> **Exercise requirements**
Rewrite the items below, replacing "Necklace" with "Pendant" and leaving everything else unchanged. Leave the pictures out of your answer.

> **Dataset entries**
•••••
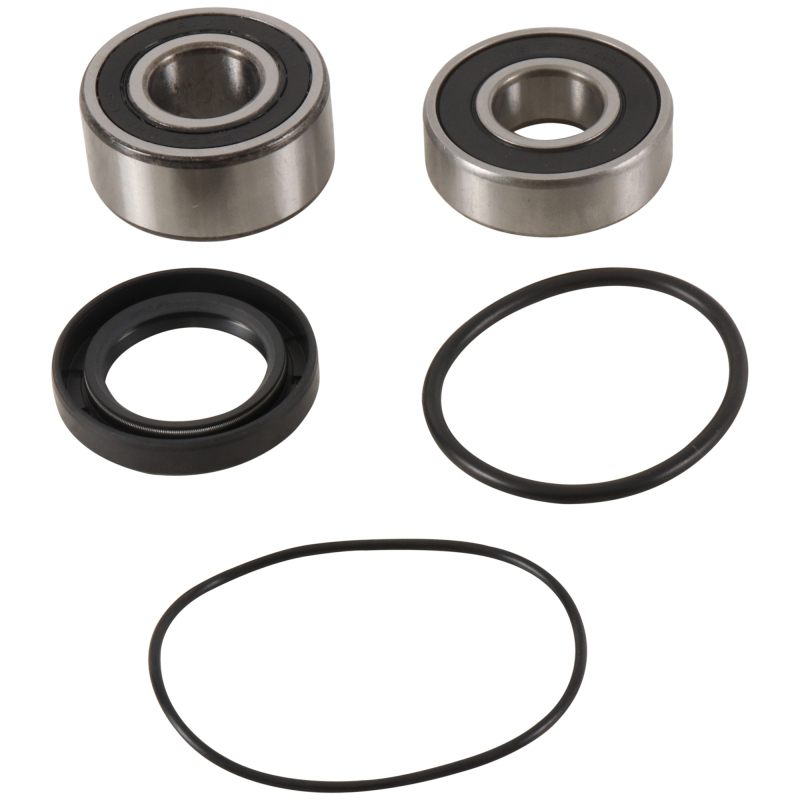 Pivot Works PWRWS-H12-000 - 91-02 Honda ST1100 PW Rear Wheel Bearing Kit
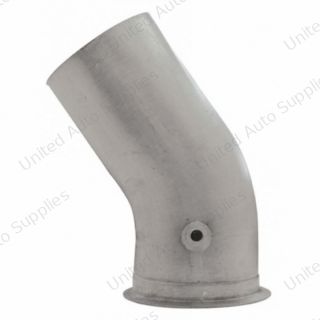 Aluminized Exhaust Elbow For Freightliner Classic 04-16460-009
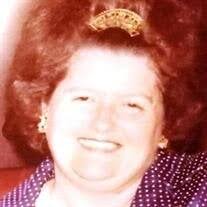 Floretta L. Leatherman Obituary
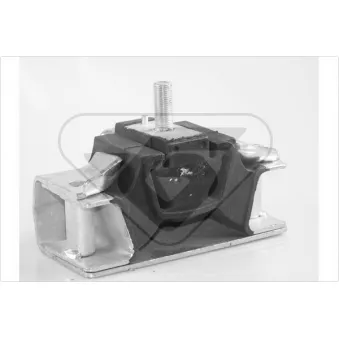 Support, suspension du moteur HUTCHINSON 594317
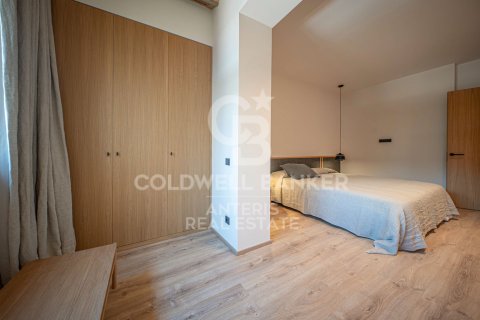 Apartment à vendre à Barcelona, Espagne, 4 chambres, 190 m2 No. 178630 - photo 26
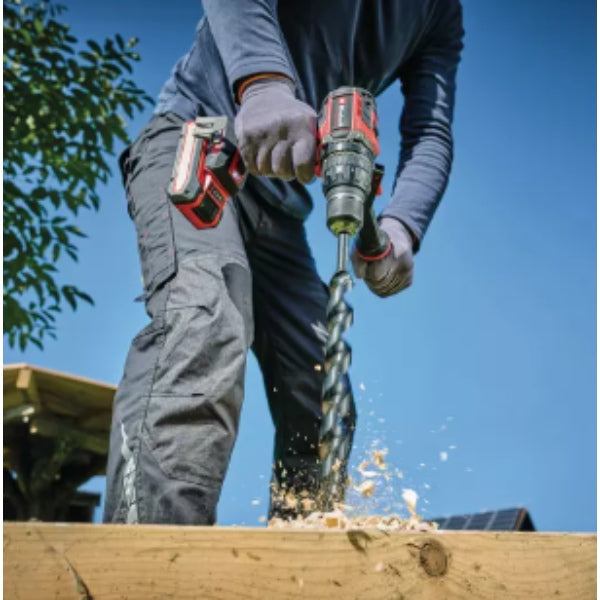 Einhell Professional PXC 18v TP-CD 18/120 Li-i Brushless 120Nm Combi Drill - Body Only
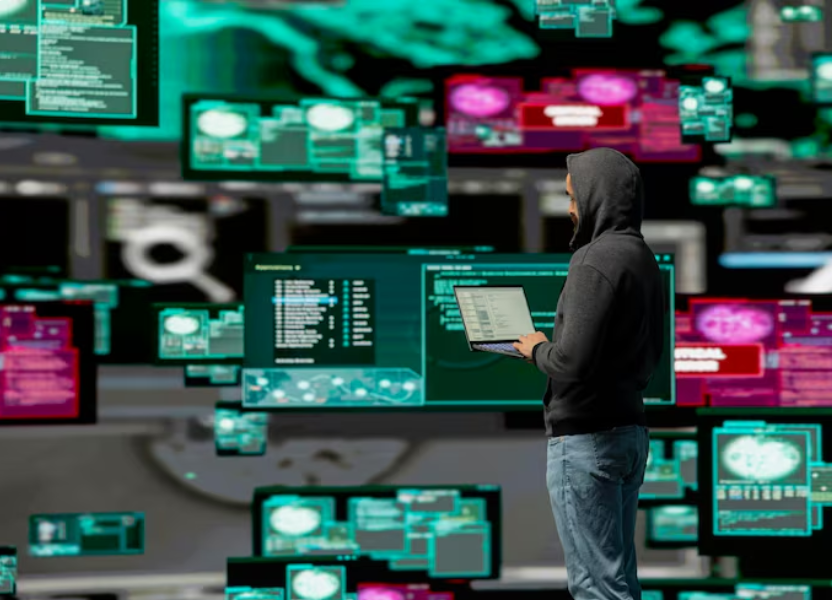 The Architecture of Zero-Trust Security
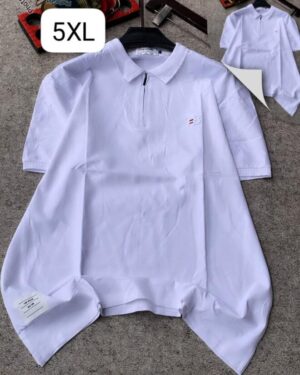WA_1786113458860 COLLAR NECK POLO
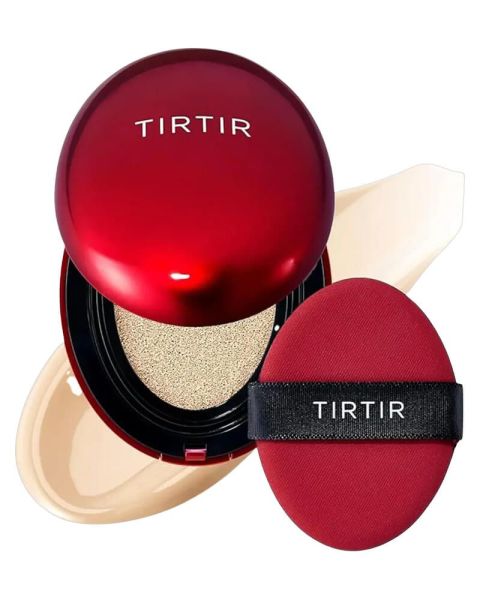 TIRTIR Mask Fit Red Cushion17W French Vanilla TIRTIR Mask Fit Red Cushion17W French Vanilla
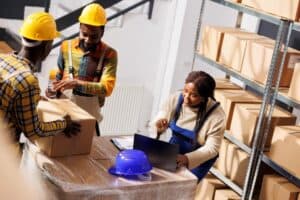 pick and pack fulfillment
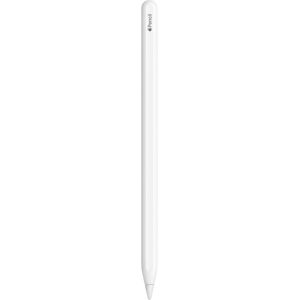 Apple Pencil Gen. 2 Pen Hvid Meget Flot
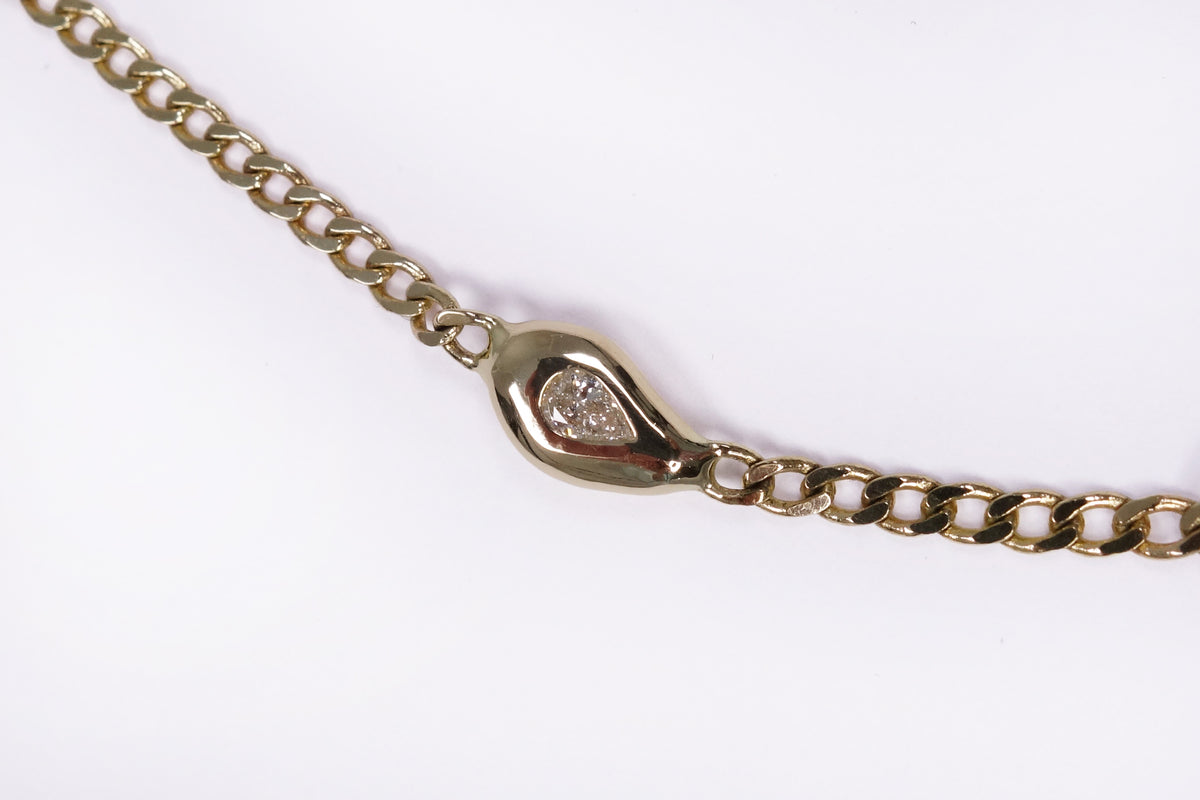 Constellation Necklace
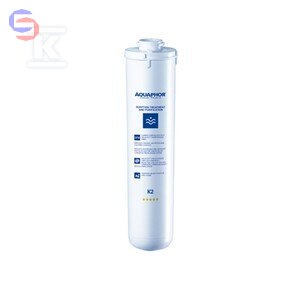 AQUAPHOR K7B Wkład filtr siatkowy 0.33x0.09x0.09m 0.6kg
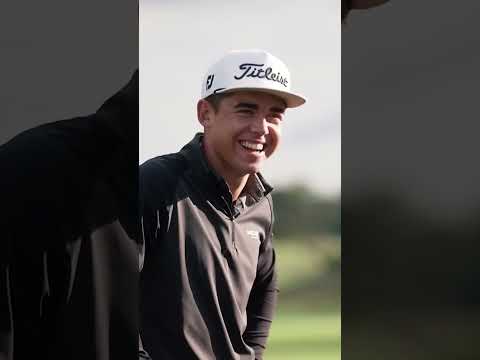 Scottie Schefflerâs Funniest Deadpan/Sarcasm Press Conference Moments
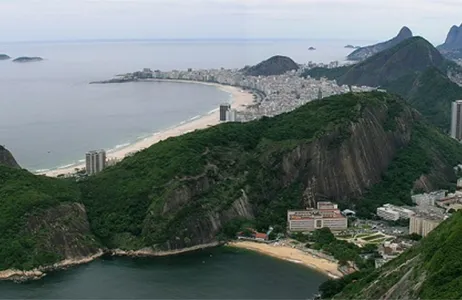 Rio de Janeiro Tour Tour al Pan de Azúcar y Corcovado con almuerzo de barbacoa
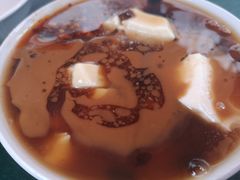 -陈记锅巴菜(五大道店)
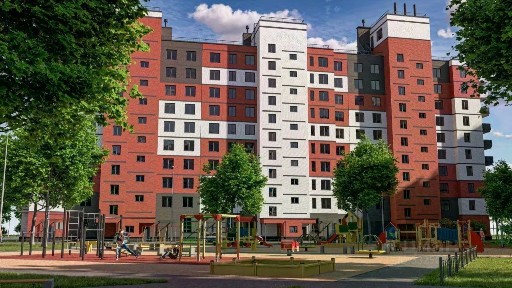 Продается 1-комн. квартира, 37,7 м²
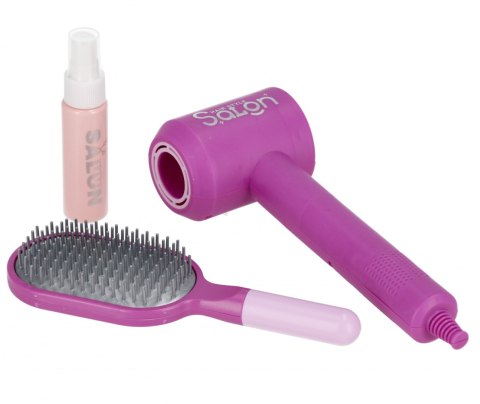 Zestaw piękności Fryzjer MEGA CREATIVE 571481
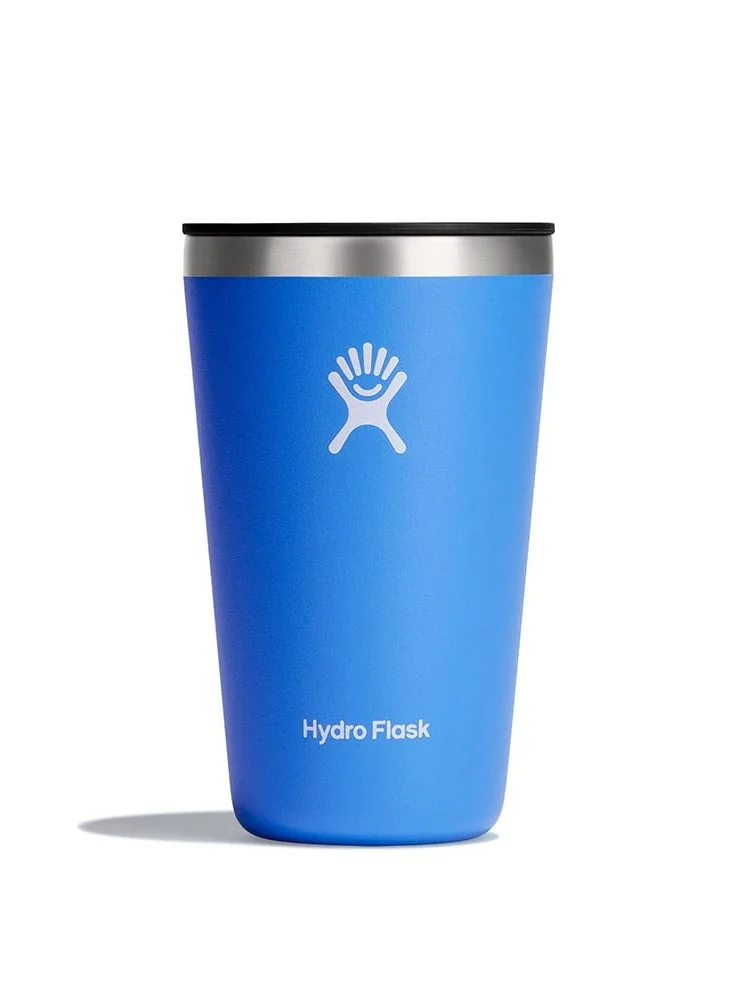 Hydro Flask Hydro Flask Cascade All Around Insulated Tumbler, 470 ml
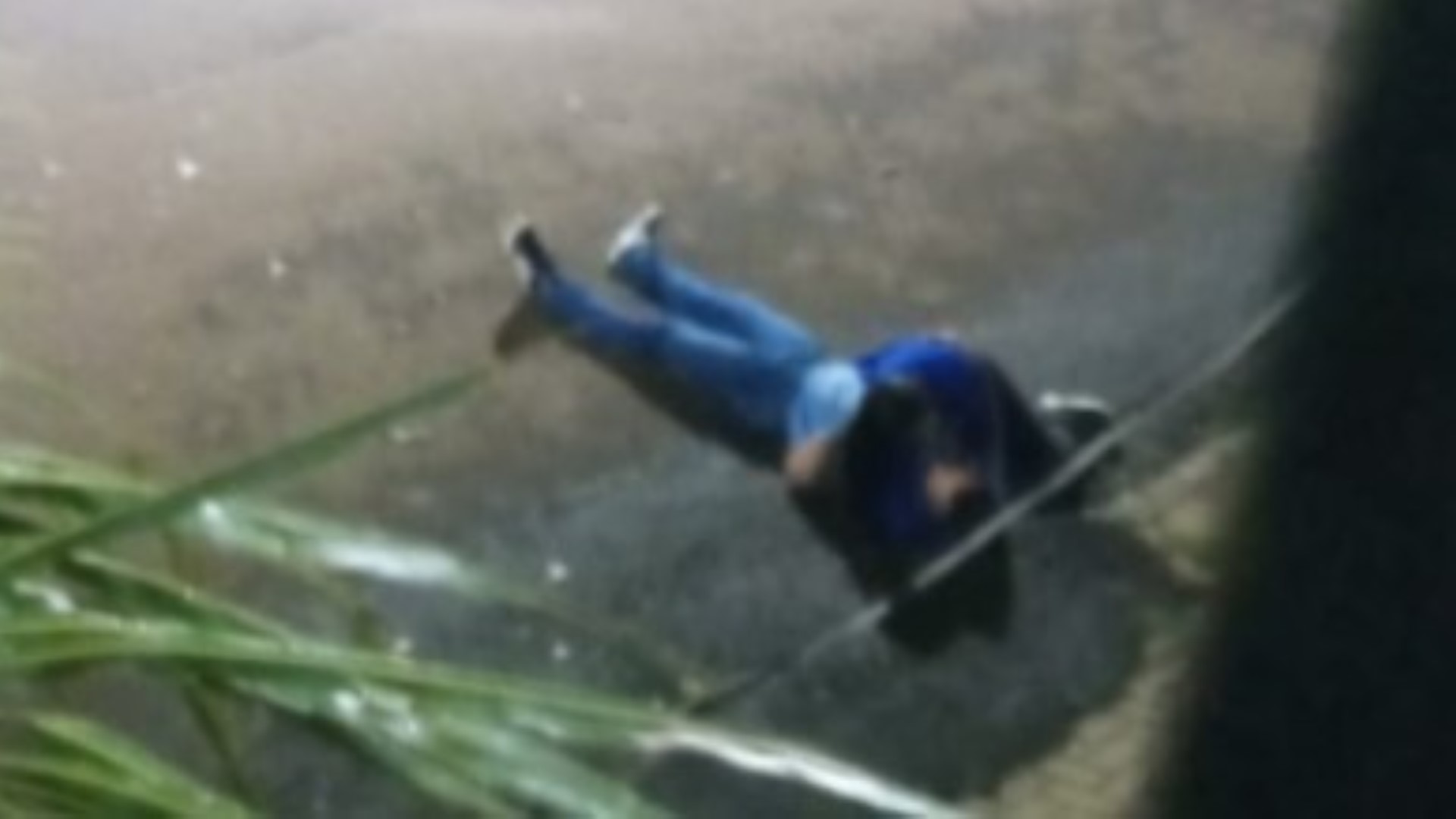 Jovem de 21 anos é agredido no Parque São Paulo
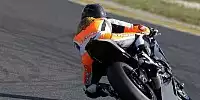 Bild zum Inhalt: "Schumi": Bald auf der Ducati in Mugello!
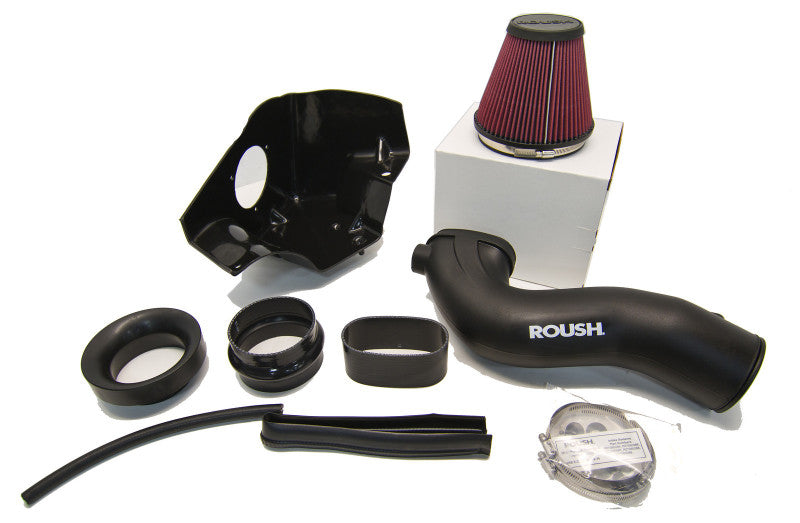 Cold Air Intakes RSH402099 Roush
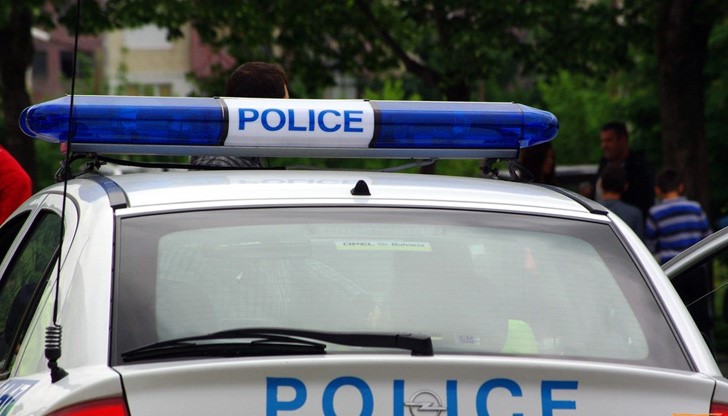 Открадната е чанта, в която е имало около 1 000 лева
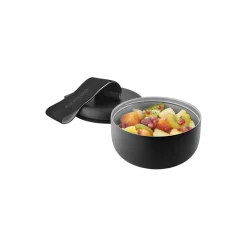 New Eva Solo To Go madkasse, black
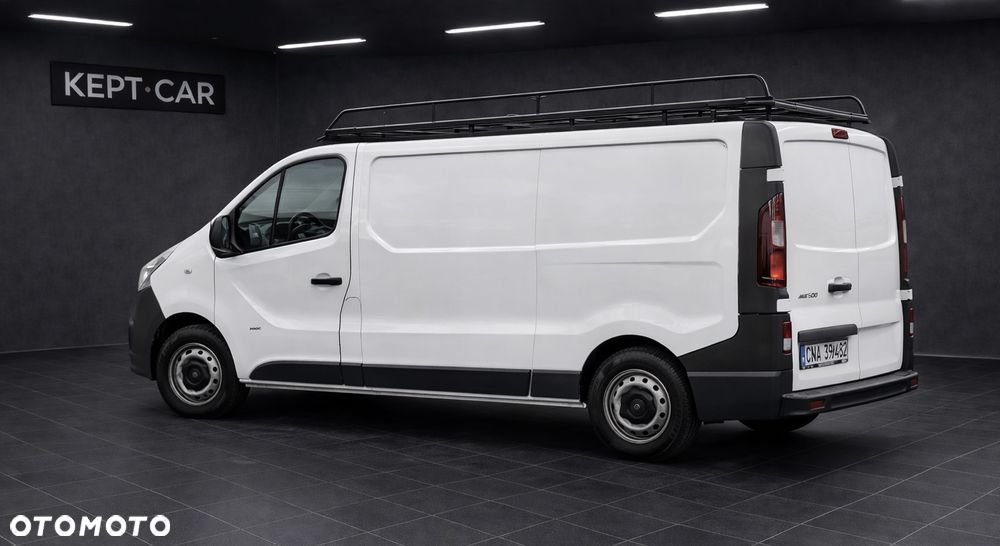 Opel Vivaro - 2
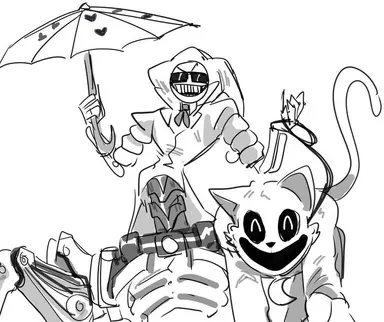 Profile image of プロトタイプ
•••••
> **Your solution**
 Pivot Works PWRWS-H12-000 - 91-02 Honda ST1100 PW Rear Wheel Bearing Kit
 Aluminized Exhaust Elbow For Freightliner Classic 04-16460-009
 Floretta L. Leatherman Obituary
 Support, suspension du moteur HUTCHINSON 594317
 Apartment à vendre à Barcelona, Espagne, 4 chambres, 190 m2 No. 178630 - photo 26
 Einhell Professional PXC 18v TP-CD 18/120 Li-i Brushless 120Nm Combi Drill - Body Only
 The Architecture of Zero-Trust Security
WA_1786113458860 COLLAR NECK POLO
 TIRTIR Mask Fit Red Cushion17W French Vanilla TIRTIR Mask Fit Red Cushion17W French Vanilla
 pick and pack fulfillment
 Apple Pencil Gen. 2 Pen Hvid Meget Flot
 Constellation Pendant
 AQUAPHOR K7B Wkład filtr siatkowy 0.33x0.09x0.09m 0.6kg
 Scottie Schefflerâs Funniest Deadpan/Sarcasm Press Conference Moments
 Rio de Janeiro Tour Tour al Pan de Azúcar y Corcovado con almuerzo de barbacoa
 -陈记锅巴菜(五大道店)
 Продается 1-комн. квартира, 37,7 м²
 Zestaw piękności Fryzjer MEGA CREATIVE 571481
 Hydro Flask Hydro Flask Cascade All Around Insulated Tumbler, 470 ml
 Jovem de 21 anos é agredido no Parque São Paulo
 Bild zum Inhalt: "Schumi": Bald auf der Ducati in Mugello!
 Cold Air Intakes RSH402099 Roush
 Открадната е чанта, в която е имало около 1 000 лева
 New Eva Solo To Go madkasse, black
 Opel Vivaro - 2
 Profile image of プロトタイプ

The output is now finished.